A pesar de las oposiciones por la delicada situación de salud que afrontaba, Agustín no se vino abajo y apostó por ese gran obrador en Villares de la Reina. «Tener ese objetivo le dio años de vida», comenta Mariano. Un sueño cumplido que él apenas disfrutaría, pero que persiguió para dar a la gran familia que había construido un futuro prometedor.
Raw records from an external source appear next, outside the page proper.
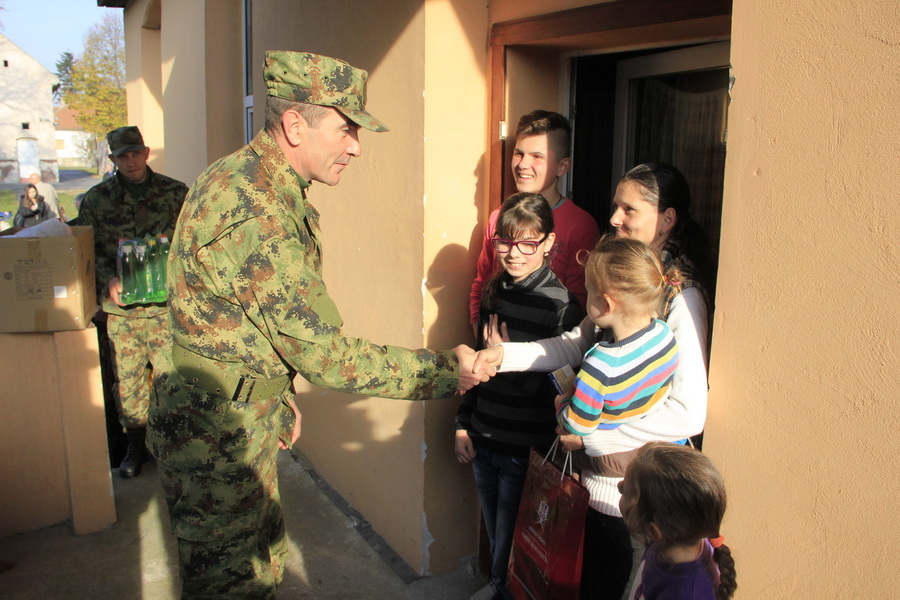 vojska-srbije-pomoc-socijalno-ugrozenima-0002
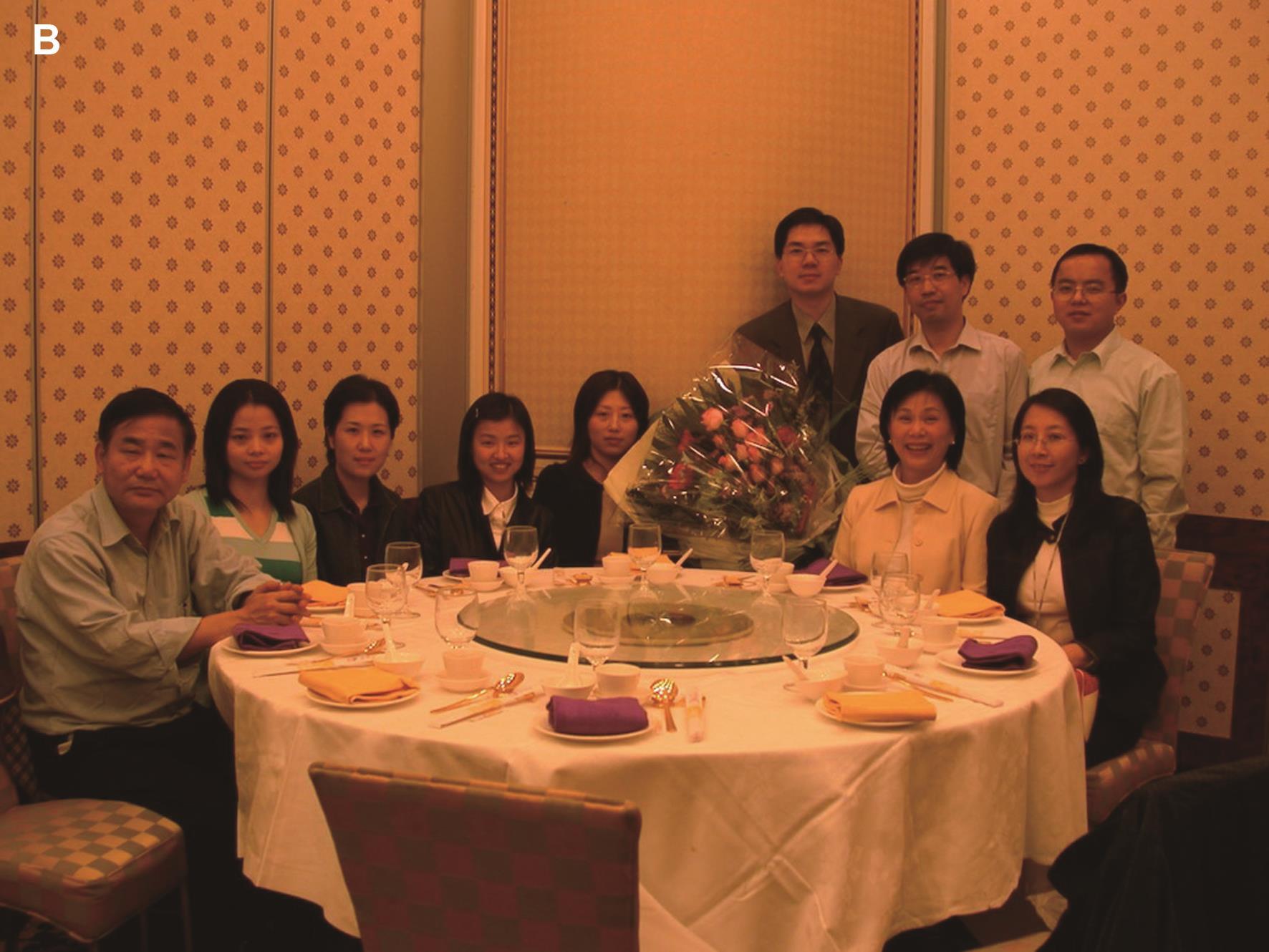 我和王振宇教授(后排左一)的科研团队与原香港大学分子生物学研究所所长孔祥复教授(前排左一)和林李家宓(Marie Chia-Mi Lin)教授(前排右二)合影。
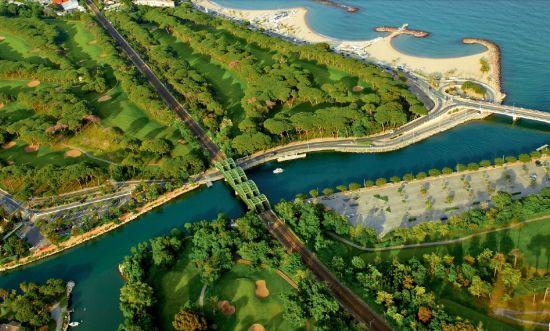 秀美的Siagne运河从有着120年历史的戛纳-曼德留高尔夫俱乐部老球场缓缓淌过,奔向蔚蓝海岸。
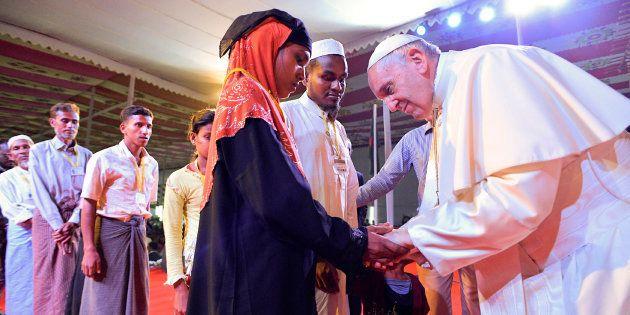 El papa Francisco se inclina ante una refugiada rohingya durante el acto interreligioso de hoy en la...
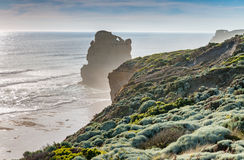 十二使徒岩在海洋,太阳的大洋路晃动 库存照片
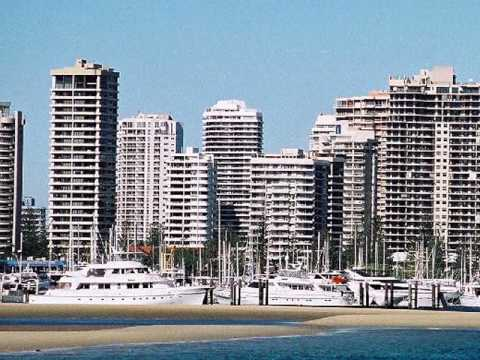 GOLD COAST, SURFER'S PARADISE,  SEAWORLD, MOVIE WORLD, QUEENSLAND AUSTRALIA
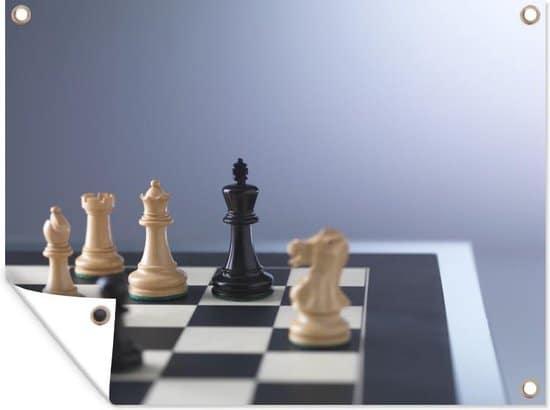De witte kant is in de meerderheid tijdens het schaken tuinposter 80x60 cm - Tuindoek / Buitencanvas / Schilderijen voor buiten (tuindecoratie)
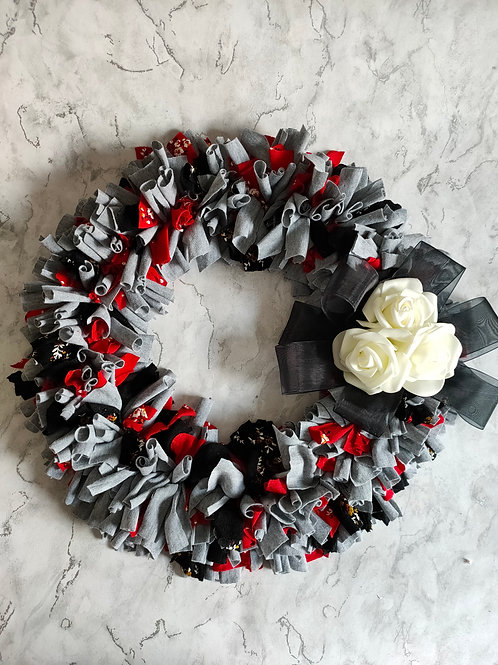 Rag wreath with Roses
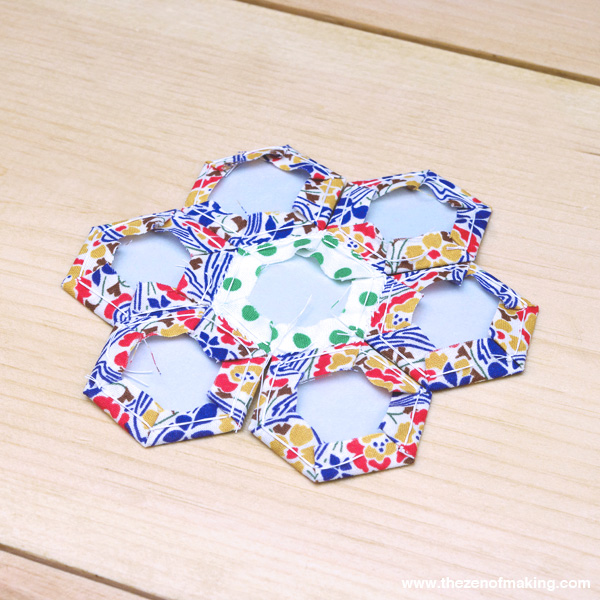 Tutorial: English Paper Piecing, Hexies Part 2 | The Zen of Making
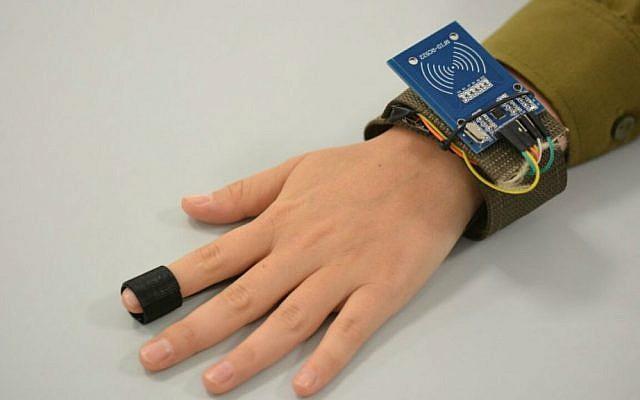 IDF's digital bracelet developed by cadets (Courtesy IDF Spokesperson Unit)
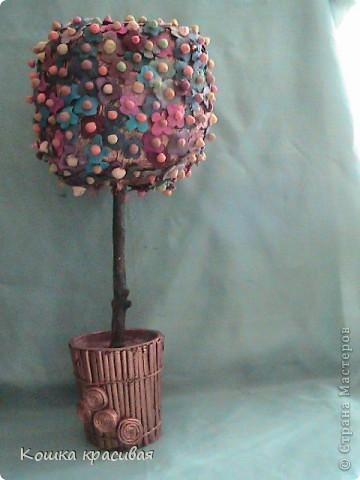 """Чем только не украшали на нашем сайте """"деревья счастья""""! Бумага, ленты, кофе, розы... Теперь дошла очередь до фиалок. фото 1"""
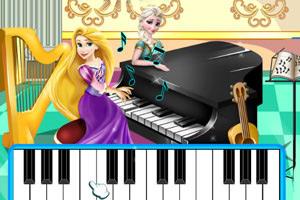 长发公主弹钢琴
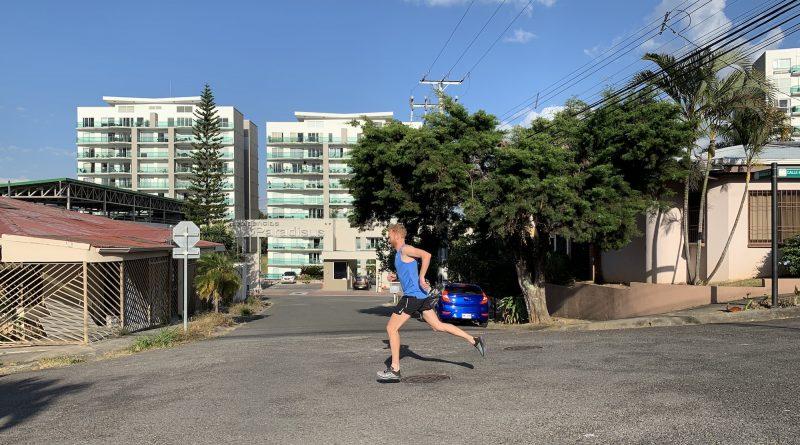 Jeroen hardlopen in Costa Rica Haagse Bluf - You-Run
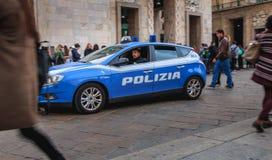 Samochodu policyjnego patrol ulicy wokoło katedry na spadku dniu Zdjęcia Royalty Free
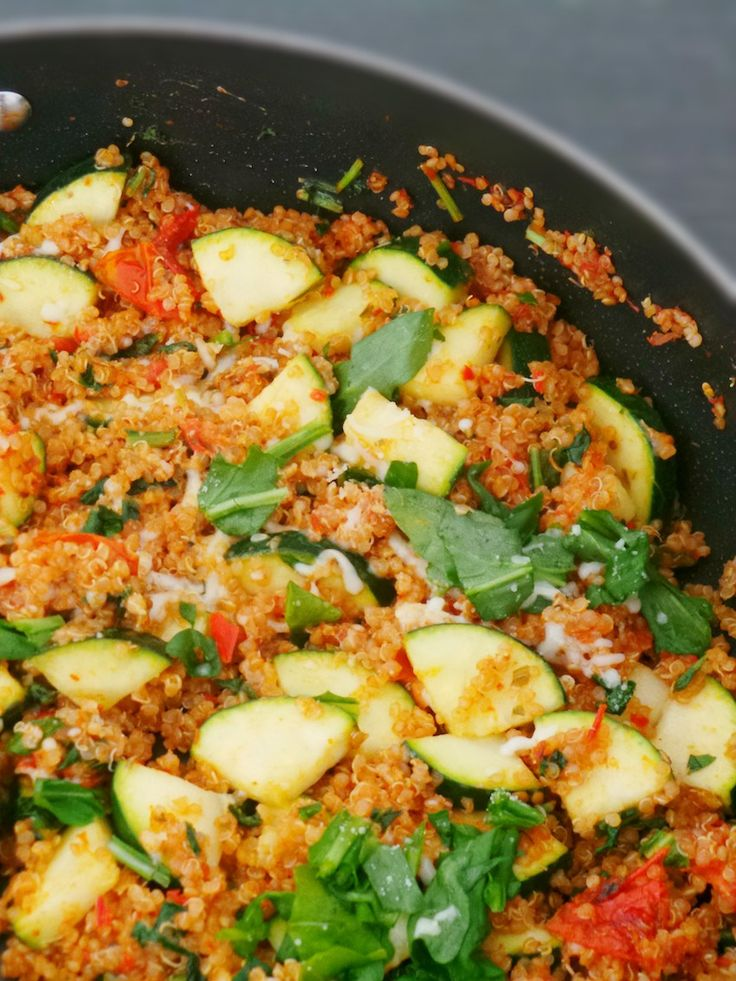 This tomato and basil quinoa risotto for one, takes ridiculously little time and makes a very easy, super healthy lunch or dinner!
Esa familia constituida por los trabajadores que crecieron con él y que, junto con Mariano y otro hermano, algunos de los más veteranos se hicieron socios de la empresa.

«Intentamos que las nuevas generaciones de pasteleros sientan Gil como una gran familia»

Ahora es Mariano quien está al frente de la dirección y trata de respetar la mayor herencia que le dejaron sus tíos: el valor personal de una empresa que, sin lazos de sangre, mantiene el matiz familiar. «Cada vez es más complicado pero intentamos que las nuevas generaciones que entran también sientan que esto es como una gran familia», explica. Y la realidad es que, trabajando a destajo para dar un servicio excelente el Lunes de Aguas -con una producciónde 6.000 hornazos- las miradas cómplices y el trato con Marino revelan que, ese ambiente hogareño, ha sido otro objetivo conseguido.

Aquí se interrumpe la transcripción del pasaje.